**WORK TO BE COMPLETED**
Restate word for word every entry that appears below, skipping its pictures.

**MATERIAL FOR THE TASK**
┄┄┄┄┄┄┄┄┄┄

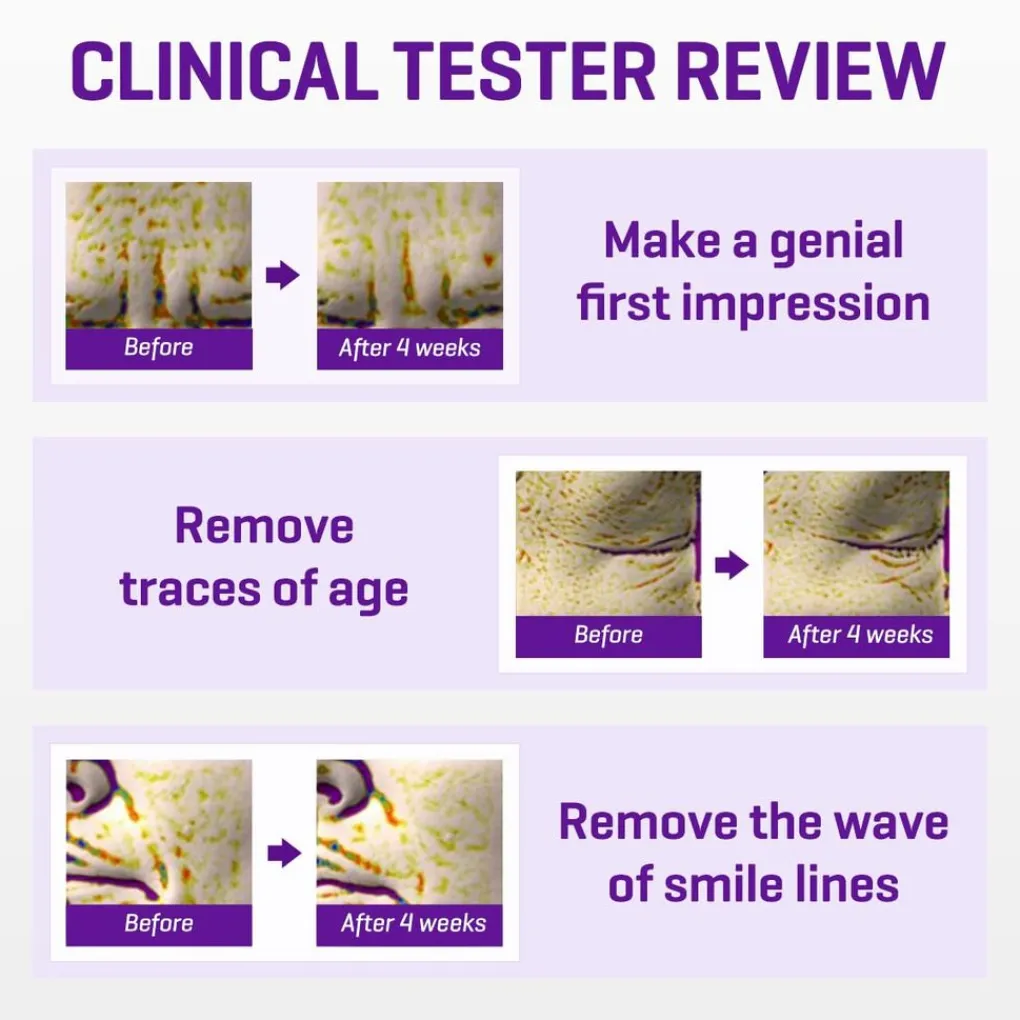 CLINICAL TESTER REVIEW

Before

After 4 weeks

Make a genial first impression

Remove traces of age

Before

After 4 weeks

Before

After 4 weeks

Remove the wave of smile lines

┄┄┄┄┄┄┄┄┄┄

**FINISHED TASK**
 CLINICAL TESTER REVIEW

Before

After 4 weeks

Make a genial first impression

Remove traces of age

Before

After 4 weeks

Before

After 4 weeks

Remove the wave of smile lines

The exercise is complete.